* Zitierte Passage
——————

Martin Weilandt – Otto Jepsen : 1/2-1/2

Martin am Zug wird Sc3 spielen, was Otto mit c6 erwidern wird.

In einer Bird-Eröffnung wählt Otto einen vorsichtigen Aufbau mit d6, e6 und f6. Martin wittert daraus eine Chance für drastische Maßnahmen und hüpft mit seinen Pferd auf h4, um unter anderem auch den Weg für die Dame frei zu machen. Allerdings ist Dh4+ halb so wild für Otto:

Wie soll Schwarz auf das Schach reagieren, mit den König wegziehen oder einen Bauern dazwischen ziehen?

Schwarz spielt weiter vorsichtig und setzt bis zum zehnten Zug keinen Bauern auf die fünfte Reihe. Martin hat dadurch etwas leichteres Spiel. Außerdem ist der schwarze König ein relativ einfaches Ziel für Weiß, vor allem wenn man durch defensives Spiel schwarzer Seite einen Angriff vorbereiten kann.

So hätte es in folgender Stellung schon nahezu beendet sein können: Was kann Weiß hier spielen?

Doch einige Züge später trifft Martin eine kleine Fehlentscheidung: Er nimmt einen Bauern mit den Läufer statt mit den Springer, was die Stellung wieder offen für beide Seiten macht. Otto hat korrekt erkannt, was zu tun ist:

Weiß hat gerade auf f6 geschlagen, was spielen Sie mit Schwarz?

——————

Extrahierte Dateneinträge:
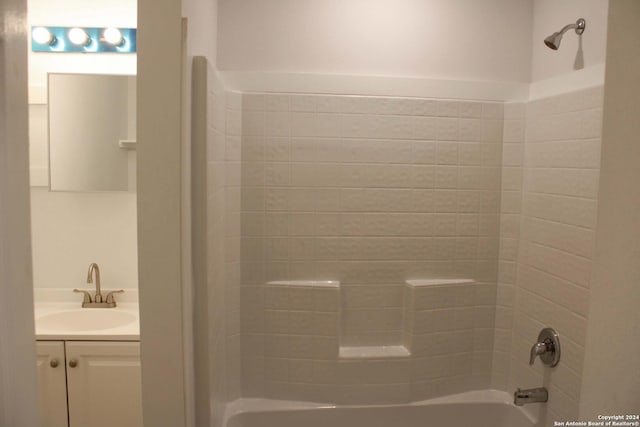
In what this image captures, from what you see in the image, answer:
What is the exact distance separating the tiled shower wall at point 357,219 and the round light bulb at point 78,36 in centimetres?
95

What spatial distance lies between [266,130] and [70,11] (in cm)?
123

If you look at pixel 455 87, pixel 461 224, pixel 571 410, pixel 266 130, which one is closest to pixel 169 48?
pixel 266 130

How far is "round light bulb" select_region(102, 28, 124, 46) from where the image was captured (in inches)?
85.7

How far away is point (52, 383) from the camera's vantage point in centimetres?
192

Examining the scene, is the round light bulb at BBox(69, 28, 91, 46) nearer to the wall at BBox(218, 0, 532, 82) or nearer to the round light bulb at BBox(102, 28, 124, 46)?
the round light bulb at BBox(102, 28, 124, 46)

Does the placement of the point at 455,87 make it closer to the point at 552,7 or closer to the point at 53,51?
the point at 552,7

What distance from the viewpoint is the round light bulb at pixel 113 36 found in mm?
2176

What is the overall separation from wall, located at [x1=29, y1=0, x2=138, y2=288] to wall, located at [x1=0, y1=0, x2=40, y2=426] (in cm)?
188

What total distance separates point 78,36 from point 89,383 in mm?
1634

——————

* Ziel der Aufgabe
Gib den Bericht über die Schachpartie vollständig und wortgetreu wieder. Die Einträge werden hierfür nicht gebraucht.

* Erledigte Aufgabe
Martin Weilandt – Otto Jepsen : 1/2-1/2

Martin am Zug wird Sc3 spielen, was Otto mit c6 erwidern wird.

In einer Bird-Eröffnung wählt Otto einen vorsichtigen Aufbau mit d6, e6 und f6. Martin wittert daraus eine Chance für drastische Maßnahmen und hüpft mit seinen Pferd auf h4, um unter anderem auch den Weg für die Dame frei zu machen. Allerdings ist Dh4+ halb so wild für Otto:

Wie soll Schwarz auf das Schach reagieren, mit den König wegziehen oder einen Bauern dazwischen ziehen?

Schwarz spielt weiter vorsichtig und setzt bis zum zehnten Zug keinen Bauern auf die fünfte Reihe. Martin hat dadurch etwas leichteres Spiel. Außerdem ist der schwarze König ein relativ einfaches Ziel für Weiß, vor allem wenn man durch defensives Spiel schwarzer Seite einen Angriff vorbereiten kann.

So hätte es in folgender Stellung schon nahezu beendet sein können: Was kann Weiß hier spielen?

Doch einige Züge später trifft Martin eine kleine Fehlentscheidung: Er nimmt einen Bauern mit den Läufer statt mit den Springer, was die Stellung wieder offen für beide Seiten macht. Otto hat korrekt erkannt, was zu tun ist:

Weiß hat gerade auf f6 geschlagen, was spielen Sie mit Schwarz?